Selected excerpt Block Start

May 2012
You see, tumblr doesn’t work in-browser on my tablet, and all the apps are made for tiny lil phone screens. Is a tumblr app that takes advantage of all my delicious screen size really so much to ask?
I mean, I have no idea how to write it, and it would probably suck, but I feel the need to make one.
For a handful of specific applications, bondage tape is the shit. It’s basically thin pvc. Like a window cling, except tape, really.
It’s fantastic for cables. While normal tape will leave a sticky residue over time, this stuff stays on using friction. It’s like magic. You can leave it wrapped around your coiled cables to keep them together for as long as you want, then take it off and there’s no residue at all.
Downsides are that it’s sort of reusable, but not really, it works best when cut to 1/2 width, and that you have to buy it in a sex shop, as far as I’m aware. Also, it’s called bondage tape. Might be awkward to recommend to somebody in person.
Depending on the somebody, I suppose.

Selected excerpt Block End
Material shown Block Start

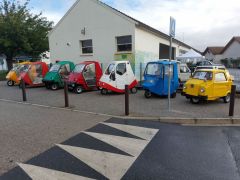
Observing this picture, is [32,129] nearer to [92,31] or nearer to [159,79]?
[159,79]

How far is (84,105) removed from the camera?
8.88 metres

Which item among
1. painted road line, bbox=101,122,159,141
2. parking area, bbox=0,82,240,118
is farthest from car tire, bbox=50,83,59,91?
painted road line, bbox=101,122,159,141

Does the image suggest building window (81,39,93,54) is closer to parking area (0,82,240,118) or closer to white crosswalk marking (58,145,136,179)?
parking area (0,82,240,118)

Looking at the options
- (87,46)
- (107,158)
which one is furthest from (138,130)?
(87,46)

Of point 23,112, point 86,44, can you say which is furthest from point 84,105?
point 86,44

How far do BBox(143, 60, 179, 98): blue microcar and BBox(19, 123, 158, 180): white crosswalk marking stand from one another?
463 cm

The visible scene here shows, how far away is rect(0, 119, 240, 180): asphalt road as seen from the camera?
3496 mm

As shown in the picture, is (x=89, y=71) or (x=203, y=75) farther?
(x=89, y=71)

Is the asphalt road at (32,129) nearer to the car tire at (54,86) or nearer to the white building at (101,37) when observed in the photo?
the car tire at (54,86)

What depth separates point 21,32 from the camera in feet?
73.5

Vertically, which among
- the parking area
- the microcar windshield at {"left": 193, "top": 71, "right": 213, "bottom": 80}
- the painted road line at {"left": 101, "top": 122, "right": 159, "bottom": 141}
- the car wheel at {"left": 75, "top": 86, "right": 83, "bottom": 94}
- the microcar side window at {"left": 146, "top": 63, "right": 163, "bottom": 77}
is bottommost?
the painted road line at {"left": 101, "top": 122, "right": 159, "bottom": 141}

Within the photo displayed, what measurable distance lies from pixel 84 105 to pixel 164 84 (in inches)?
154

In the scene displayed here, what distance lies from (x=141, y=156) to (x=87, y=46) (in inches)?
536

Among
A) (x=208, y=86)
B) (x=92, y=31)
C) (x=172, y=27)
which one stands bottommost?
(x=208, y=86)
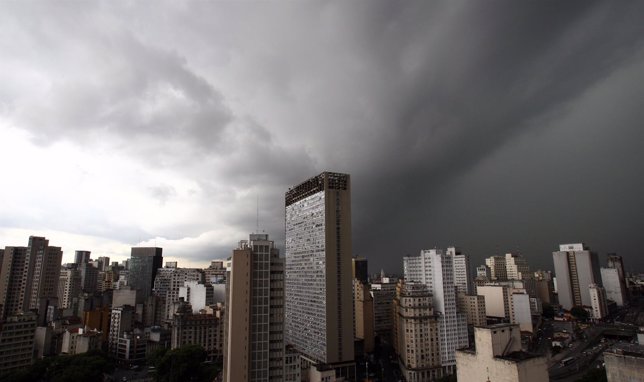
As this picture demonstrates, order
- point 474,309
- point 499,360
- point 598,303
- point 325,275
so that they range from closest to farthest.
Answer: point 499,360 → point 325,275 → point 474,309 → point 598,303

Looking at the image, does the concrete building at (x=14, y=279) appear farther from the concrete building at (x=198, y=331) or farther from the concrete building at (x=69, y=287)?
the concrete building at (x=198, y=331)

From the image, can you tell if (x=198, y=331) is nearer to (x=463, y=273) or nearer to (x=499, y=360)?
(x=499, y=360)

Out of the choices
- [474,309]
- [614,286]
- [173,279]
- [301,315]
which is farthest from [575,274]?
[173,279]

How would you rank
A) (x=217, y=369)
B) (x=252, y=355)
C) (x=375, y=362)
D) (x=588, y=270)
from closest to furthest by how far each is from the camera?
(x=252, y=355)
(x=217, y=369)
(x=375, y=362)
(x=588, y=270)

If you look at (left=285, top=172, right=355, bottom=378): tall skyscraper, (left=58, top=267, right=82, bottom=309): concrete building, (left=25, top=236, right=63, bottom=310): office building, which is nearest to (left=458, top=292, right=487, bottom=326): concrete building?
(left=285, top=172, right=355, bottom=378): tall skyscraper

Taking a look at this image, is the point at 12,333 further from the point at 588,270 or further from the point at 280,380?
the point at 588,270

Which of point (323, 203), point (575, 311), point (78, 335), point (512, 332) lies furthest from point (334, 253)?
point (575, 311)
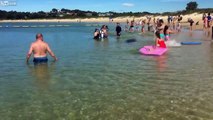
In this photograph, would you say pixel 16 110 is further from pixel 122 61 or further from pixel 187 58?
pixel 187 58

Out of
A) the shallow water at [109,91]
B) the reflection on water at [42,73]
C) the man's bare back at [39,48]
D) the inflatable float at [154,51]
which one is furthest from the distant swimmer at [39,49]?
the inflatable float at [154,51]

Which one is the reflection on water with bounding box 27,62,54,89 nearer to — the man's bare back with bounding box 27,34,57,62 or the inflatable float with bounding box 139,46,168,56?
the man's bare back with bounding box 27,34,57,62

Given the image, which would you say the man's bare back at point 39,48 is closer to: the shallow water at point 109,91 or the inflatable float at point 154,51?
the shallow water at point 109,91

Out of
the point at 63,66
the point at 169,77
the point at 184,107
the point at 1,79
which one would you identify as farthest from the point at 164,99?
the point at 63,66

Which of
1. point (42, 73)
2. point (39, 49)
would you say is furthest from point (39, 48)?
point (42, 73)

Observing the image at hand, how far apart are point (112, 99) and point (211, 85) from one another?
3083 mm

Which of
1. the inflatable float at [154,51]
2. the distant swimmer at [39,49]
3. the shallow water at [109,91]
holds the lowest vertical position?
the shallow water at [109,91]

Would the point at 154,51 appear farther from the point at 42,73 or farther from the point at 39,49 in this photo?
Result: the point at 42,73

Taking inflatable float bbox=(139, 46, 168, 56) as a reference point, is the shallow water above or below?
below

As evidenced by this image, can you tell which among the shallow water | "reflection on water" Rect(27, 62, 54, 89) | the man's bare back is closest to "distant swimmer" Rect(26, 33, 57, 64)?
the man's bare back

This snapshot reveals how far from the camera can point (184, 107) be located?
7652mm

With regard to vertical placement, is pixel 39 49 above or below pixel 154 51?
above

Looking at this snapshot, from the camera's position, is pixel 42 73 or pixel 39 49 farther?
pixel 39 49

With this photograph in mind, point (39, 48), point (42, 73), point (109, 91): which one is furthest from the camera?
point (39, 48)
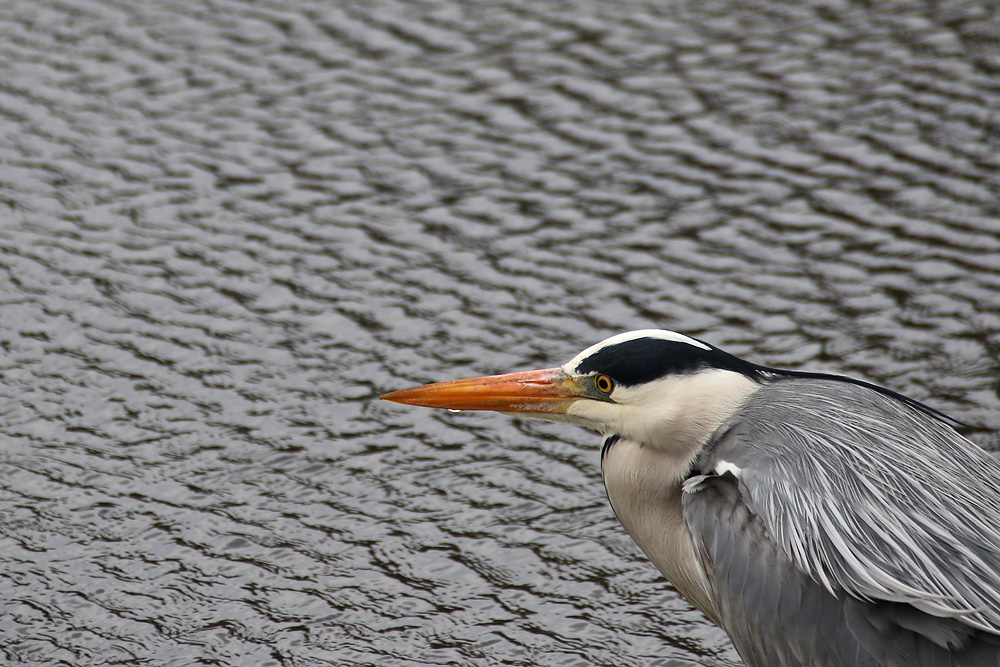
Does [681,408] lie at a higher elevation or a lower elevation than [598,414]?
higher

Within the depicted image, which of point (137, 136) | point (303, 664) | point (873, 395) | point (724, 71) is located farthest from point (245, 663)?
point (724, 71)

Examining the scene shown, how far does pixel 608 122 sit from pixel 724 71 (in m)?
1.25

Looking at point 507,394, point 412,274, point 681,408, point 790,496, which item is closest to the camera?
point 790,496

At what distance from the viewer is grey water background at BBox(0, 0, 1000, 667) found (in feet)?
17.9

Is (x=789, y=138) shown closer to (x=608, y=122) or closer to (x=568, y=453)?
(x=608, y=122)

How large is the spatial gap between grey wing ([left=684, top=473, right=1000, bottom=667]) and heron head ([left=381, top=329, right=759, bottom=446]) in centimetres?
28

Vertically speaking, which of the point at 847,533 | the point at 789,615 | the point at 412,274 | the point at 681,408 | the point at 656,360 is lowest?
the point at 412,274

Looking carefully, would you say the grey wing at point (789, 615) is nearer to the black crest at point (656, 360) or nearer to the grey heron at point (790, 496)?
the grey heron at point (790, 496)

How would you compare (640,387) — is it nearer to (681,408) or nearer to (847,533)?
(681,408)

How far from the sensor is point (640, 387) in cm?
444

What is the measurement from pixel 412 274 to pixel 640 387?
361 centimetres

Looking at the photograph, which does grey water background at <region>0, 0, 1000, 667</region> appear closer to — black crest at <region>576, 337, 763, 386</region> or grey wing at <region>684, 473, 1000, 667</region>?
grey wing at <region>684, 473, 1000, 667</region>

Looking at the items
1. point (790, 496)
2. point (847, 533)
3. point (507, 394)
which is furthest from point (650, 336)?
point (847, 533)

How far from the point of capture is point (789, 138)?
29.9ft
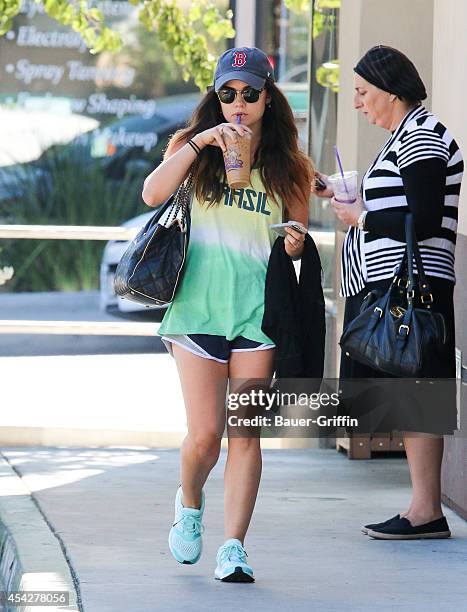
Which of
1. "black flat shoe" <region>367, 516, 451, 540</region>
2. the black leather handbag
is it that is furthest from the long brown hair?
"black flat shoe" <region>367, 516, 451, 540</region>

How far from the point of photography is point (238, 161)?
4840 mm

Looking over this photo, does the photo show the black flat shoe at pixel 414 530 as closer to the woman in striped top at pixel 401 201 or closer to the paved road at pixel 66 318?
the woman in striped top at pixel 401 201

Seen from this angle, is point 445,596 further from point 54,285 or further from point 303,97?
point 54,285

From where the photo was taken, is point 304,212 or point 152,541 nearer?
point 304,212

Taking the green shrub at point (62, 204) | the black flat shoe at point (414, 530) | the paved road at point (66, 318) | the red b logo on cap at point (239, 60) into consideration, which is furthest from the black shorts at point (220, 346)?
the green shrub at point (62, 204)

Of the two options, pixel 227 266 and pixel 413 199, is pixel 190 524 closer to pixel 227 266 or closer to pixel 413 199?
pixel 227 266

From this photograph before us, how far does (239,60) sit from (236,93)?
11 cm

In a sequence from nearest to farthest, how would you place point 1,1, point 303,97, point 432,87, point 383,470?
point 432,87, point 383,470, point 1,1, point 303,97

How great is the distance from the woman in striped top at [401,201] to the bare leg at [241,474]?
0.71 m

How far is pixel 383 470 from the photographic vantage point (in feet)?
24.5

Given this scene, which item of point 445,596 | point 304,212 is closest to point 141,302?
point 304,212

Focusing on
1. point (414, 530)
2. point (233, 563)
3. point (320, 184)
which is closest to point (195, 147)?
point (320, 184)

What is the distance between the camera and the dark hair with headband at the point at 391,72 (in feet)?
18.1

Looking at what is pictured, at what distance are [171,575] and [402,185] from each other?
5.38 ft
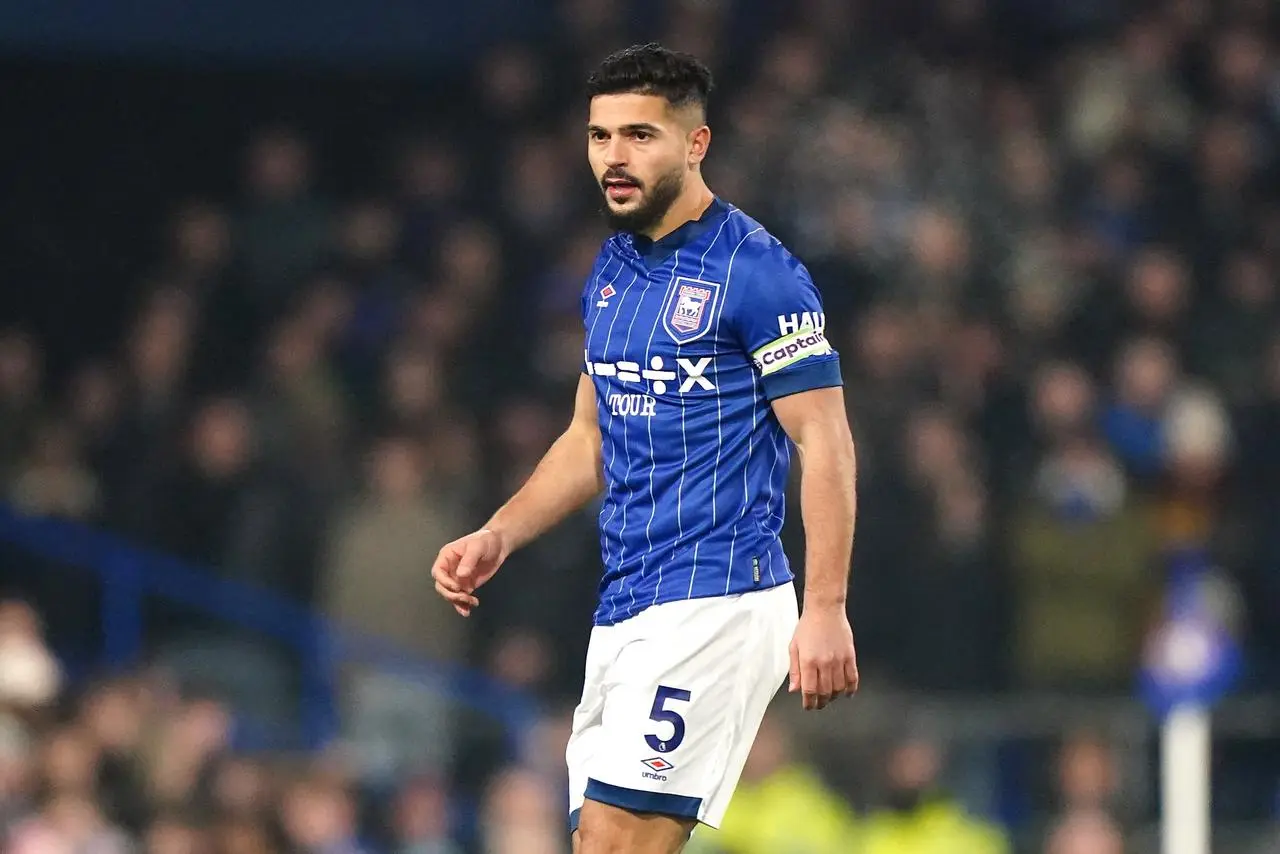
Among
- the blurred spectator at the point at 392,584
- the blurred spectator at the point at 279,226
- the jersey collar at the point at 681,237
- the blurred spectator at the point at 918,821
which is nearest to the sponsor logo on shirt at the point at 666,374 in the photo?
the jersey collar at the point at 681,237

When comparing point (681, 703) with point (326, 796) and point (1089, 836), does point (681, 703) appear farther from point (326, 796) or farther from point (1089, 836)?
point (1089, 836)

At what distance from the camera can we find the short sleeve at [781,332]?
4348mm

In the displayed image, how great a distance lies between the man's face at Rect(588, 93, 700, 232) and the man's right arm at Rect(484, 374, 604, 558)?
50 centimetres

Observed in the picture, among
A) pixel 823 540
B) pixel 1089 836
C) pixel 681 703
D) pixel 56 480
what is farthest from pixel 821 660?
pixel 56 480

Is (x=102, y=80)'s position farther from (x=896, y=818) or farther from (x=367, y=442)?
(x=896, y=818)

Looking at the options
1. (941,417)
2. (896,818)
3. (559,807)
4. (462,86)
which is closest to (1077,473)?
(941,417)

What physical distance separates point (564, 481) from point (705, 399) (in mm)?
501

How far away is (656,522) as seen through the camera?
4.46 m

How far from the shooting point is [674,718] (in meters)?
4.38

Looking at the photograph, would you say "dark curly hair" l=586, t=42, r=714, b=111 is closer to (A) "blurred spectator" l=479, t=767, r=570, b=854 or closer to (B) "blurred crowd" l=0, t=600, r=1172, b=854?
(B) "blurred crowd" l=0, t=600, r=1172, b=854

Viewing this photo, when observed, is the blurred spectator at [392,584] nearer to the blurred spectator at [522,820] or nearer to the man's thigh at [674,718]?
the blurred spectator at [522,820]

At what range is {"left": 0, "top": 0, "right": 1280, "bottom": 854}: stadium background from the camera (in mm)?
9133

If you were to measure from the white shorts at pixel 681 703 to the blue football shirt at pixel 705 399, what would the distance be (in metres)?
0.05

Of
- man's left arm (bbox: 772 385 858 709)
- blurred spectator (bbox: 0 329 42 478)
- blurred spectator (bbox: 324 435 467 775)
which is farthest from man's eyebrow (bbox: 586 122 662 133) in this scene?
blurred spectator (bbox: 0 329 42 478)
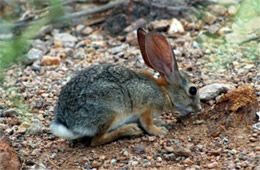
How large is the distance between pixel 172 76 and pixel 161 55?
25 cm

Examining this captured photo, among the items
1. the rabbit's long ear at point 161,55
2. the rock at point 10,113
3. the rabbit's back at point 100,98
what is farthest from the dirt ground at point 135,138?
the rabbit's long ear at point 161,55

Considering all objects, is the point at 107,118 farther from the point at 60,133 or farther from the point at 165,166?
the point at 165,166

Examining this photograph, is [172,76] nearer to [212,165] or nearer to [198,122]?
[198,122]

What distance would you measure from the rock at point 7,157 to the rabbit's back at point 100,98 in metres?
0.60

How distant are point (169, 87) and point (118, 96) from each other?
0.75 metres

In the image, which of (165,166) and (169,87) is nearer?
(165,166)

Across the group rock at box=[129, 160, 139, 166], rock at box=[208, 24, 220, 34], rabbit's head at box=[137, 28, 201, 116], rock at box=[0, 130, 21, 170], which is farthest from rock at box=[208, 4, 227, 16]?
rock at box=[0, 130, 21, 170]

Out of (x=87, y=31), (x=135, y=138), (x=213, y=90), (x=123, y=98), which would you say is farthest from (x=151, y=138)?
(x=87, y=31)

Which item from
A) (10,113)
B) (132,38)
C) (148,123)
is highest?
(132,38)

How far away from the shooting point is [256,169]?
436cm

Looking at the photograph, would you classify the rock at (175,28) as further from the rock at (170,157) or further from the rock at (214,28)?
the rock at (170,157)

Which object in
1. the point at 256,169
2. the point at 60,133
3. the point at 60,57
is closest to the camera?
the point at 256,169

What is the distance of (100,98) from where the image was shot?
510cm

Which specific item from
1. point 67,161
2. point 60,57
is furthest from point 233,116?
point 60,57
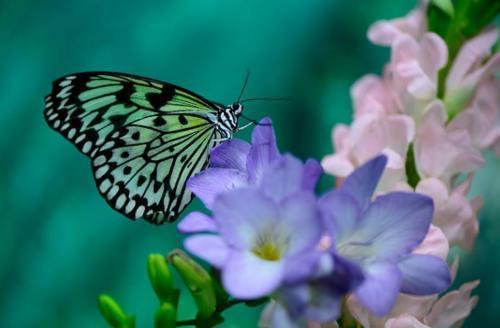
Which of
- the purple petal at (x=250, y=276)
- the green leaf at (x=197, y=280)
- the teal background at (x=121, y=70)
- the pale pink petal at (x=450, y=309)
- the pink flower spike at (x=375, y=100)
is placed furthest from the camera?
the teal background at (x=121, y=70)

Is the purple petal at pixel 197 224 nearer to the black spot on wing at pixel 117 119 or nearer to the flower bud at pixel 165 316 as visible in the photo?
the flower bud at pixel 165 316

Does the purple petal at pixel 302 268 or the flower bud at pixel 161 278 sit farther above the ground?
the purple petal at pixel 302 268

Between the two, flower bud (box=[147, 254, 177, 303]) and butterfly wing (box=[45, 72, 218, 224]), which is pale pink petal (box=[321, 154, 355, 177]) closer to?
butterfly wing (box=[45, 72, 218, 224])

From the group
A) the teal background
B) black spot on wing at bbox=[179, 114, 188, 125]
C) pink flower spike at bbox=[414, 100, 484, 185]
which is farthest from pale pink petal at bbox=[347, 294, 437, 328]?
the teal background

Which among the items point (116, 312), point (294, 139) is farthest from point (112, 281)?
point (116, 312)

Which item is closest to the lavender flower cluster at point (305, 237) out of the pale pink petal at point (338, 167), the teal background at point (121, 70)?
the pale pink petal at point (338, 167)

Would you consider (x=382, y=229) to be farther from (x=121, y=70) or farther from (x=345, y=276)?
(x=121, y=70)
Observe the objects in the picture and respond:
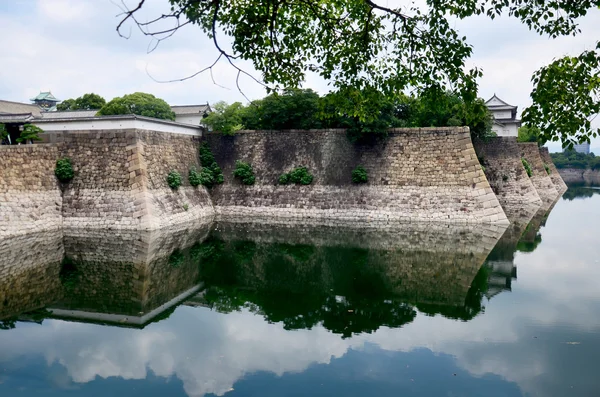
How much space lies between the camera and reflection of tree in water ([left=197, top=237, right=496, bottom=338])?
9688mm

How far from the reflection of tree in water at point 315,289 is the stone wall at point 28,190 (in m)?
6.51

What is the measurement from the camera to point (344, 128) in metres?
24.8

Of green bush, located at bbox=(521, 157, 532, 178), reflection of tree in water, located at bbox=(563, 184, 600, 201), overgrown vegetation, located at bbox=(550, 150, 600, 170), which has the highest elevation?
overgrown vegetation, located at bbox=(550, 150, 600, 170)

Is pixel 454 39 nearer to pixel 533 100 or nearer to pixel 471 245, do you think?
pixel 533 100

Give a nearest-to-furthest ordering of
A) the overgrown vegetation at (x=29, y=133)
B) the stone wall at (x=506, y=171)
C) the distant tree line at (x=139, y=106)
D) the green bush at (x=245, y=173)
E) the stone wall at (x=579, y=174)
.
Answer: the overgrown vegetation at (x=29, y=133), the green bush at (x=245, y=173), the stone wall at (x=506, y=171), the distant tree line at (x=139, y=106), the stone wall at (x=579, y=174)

Material shown Block End

* Problems and tasks
[A] Answer these questions from the May 2012 blog post:
(i) What problem with the available tumblr apps does the writer mention?
(ii) According to the writer, what keeps bondage tape in place without leaving residue?
(iii) At what width does the writer say the tape works best?
[B] In the May 2012 blog post, rewrite the paragraph beginning "Downsides are that" as a bulleted list of its downsides.
[C] Continue the May 2012 blog post from its final sentence.

* Your written answers
[A]
(i) They are all made for tiny phone screens.
(ii) Friction.
(iii) Cut to 1/2 width.

[B]
- It is only sort of reusable, not really.
- It works best when cut to 1/2 width.
- As far as the writer knows, it has to be bought in a sex shop.
- It is called bondage tape, which might make recommending it to somebody in person awkward.

[C]
what if one day for 24 hours everyone with a tumblr turned into whatever their url is
that would be terrifying
THAT WOULD BE AWESOME.
NOOOOOOOOOOOOo
i don’t want to be that :(
No thanks. I like being loud and visible and don’t want to have to sacrifice that for the sake of a cheap pun.
That would be…strange. Because there’s no such thing as a scarbunkle, in the same sense that Simon Carbunkle, a young banker with a penchant for free software trials, does not live at 123 Main St New York, NY. Because scarbunkle was originally a gmail address used to get a trial of CAD software, until I realized it had a nice ring to it.
If you’re a decent person your answer is probably “I dunno, bleach things?” Unfortunately there are terrible people out there. “Tell people it’s medicine and encourage them to drink it.” is a regrettably common response. Branded as Miracle Mineral Solution (MMS), industrial bleach is the latest and greatest alternative medicine ‘cure’ for everything under the sun.
Needless to say, it doesn’t work, and tends to do serious harm to people. It actually seems to be sold quite a bit in developing nations, in addition to the US and Europe. And now, it’s being pushed as a treatment for autistic children.
Honestly, the only thing more disgusting than persuading adults to drink bleach themselves, is persuading them to make their children, even their nonverbal children, drink, bathe in, and receive enemas containing the stuff.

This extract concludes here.